Viel zu analysieren gibt es für mich sowieso nicht. Werders System ist aus taktiktheoretischer Sicht sicherlich interessant gewesen, aber dazu habe ich eigentlich schon vor dem Spiel alles geschrieben. Irgendwo habe ich gelesen, dass Werder mit Guardiolas System spielen würde. Ich kann mich nicht erinnern, dass Barcelona unter ihm jemals ein 4-2-4-0 (oder meinetwegen auch 4-6-0) gespielt hätte. Bei diesem System denke ich an den AS Rom oder Manchester United vor ein paar Jahren. Aber heute ist wohl nicht der Tag, um Haare zu spalten. Es war klar, dass diese Taktik gegen Dortmund ein Risiko sein würde. Dass die Hybridrolle von Petersen die rechte Seite anfällig machen würde. Nach einer 0:5-Niederlage ist es leicht zu sagen, dass die Taktik falsch war. Man hat ja keinen Vergleich, wie es mit einem 4-1-4-1 gelaufen wäre.

Dennoch muss man festhalten, dass taktische Experimente unter Schaaf selten von Erfolg gekrönt waren. Auch wenn die Erinnerung daran langsam verblasst, kann man hier das Kamikaze-Spiel in Lyon 2005 nennen, das UEFA-Cup-Finale 2009 oder auch das Pokalfinale 2010. Die größte Krise in Schaafs Amtszeit während der Saison 2010/11 war wohl nicht zufällig von ständigen Systemwechseln zwischen Raute und 4-2-3-1 gekennzeichnet. Deshalb kann ich die Aussagen, dass man Schaaf nichts vorwerfen könne, weil er wenigstens “etwas Neues ausprobiert” habe, auch nicht so richtig nachvollziehen. Sie ergeben wohl nur in Verbindung mit der (falschen) Narrative Sinn, dass Schaaf bis zum letzten Sommer nie von seiner Mittelfeldraute abgewichen sei.

Die spannendste Erkenntnis für mich war, dass Wolfgang “Teddy” de Beer Torwarttrainer bei Borussia Dortmund ist. Das hätte man wissen können, er ist es schließlich schon seit zehn Jahren. Beim Aufwärmen im Stadion wiedererkannt, an den O-Beinen natürlich. Ich war in diesem Moment ein wenig neidisch auf Roman Weidenfeller. Zum einen, weil er sich mit ihm aufwärmen durfte, was auf der Tribüne (trotz Glühwein) etwas schwierig war. Zum anderen, weil ich als Kind immer dachte, der Dortmunder Torwart hieße “Teddy der Bär”, was ich irgendwie schön fand und ihn deshalb in den Kreis meiner Lieblingsspieler aufnahm. Es hätte in den folgenden 90 Minuten etwas tröstliches gehabt, einen Teddy bei sich zu haben.

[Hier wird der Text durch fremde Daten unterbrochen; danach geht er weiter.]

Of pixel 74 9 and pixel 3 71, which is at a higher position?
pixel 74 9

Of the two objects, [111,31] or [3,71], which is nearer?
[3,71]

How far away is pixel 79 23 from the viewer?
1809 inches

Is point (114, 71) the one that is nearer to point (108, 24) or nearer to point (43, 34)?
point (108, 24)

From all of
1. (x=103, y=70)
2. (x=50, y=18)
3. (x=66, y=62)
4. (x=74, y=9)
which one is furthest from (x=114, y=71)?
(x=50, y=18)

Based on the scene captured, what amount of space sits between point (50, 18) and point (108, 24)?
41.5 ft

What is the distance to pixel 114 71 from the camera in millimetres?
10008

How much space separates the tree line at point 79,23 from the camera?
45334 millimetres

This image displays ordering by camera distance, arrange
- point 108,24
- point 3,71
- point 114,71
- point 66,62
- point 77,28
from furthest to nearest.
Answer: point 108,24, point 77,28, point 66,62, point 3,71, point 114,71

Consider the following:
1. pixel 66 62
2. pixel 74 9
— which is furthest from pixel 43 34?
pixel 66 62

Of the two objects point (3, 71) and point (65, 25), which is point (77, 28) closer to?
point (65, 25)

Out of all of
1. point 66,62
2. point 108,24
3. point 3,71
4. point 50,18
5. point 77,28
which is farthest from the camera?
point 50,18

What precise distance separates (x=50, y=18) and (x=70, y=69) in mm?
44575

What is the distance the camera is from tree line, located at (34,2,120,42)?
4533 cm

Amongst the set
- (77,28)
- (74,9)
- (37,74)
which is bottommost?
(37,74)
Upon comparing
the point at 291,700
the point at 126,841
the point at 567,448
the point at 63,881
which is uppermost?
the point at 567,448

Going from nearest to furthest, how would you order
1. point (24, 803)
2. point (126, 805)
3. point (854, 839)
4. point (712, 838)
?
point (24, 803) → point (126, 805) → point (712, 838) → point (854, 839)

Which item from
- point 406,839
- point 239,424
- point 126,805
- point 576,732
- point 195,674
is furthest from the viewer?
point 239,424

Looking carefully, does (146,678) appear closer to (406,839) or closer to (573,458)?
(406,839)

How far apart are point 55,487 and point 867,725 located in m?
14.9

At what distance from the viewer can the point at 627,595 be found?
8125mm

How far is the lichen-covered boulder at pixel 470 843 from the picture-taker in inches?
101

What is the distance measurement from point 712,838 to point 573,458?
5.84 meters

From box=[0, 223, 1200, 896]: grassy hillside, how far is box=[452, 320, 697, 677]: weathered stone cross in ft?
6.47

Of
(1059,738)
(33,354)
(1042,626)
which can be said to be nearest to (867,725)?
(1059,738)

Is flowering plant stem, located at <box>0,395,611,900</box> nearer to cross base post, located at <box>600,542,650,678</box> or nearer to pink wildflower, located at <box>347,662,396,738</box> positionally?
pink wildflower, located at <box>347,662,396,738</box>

Dabei war Teddys Präsenz schon ein kleiner Fingerzeig auf das, was kommen sollte. Die höchste Heimniederlage seit 1986/87 nämlich, jener Saison, in der Teddy der Bär zur Borussia nach Dortmund wechselte. Sein Profidebüt gab er übrigens 1982 gegen Werder Bremen und kassierte prompt fünf Gegentore. Roman Weidenfeller hingegen blieb ohne Gegentor und hätte sich über weite Strecken des Spiels wahrscheinlich lieber wieder mit seinem Torwarttrainer aufgewärmt, anstatt beschäftigungslos bei der klirrenden Kälte auf den Abpfiff zu warten.

Letztlich waren wohl alle Beteiligten froh, als das Spiel vorbei war, wenn auch aus unterschiedlichen Gründen. Für Thomas Schaaf gibt es unter der Woche vor allem im mentalen Bereich viel Arbeit zu verrichten. Die gute Stimmung aus dem Trainingslager dürfte erst einmal verflogen sein und es wird enorm wichtig sein, die Enttäuschung aus dem Spiel nicht mit ins Nordderby am Sonntag zu nehmen, sondern sie in eine Jetzt-erst-recht-Haltung umzuwandeln. Gepaart mit den Niederlagen gegen Frankfurt und Leverkusen kurz vor Jahresende könnte sonst ein Effekt wie in der letzten Saison entstehen, als man gegen Gladbach, Bayern und Schalke ähnlich spektakulär unterging und danach in der Rückrunde nicht mehr richtig auf die Beine kam.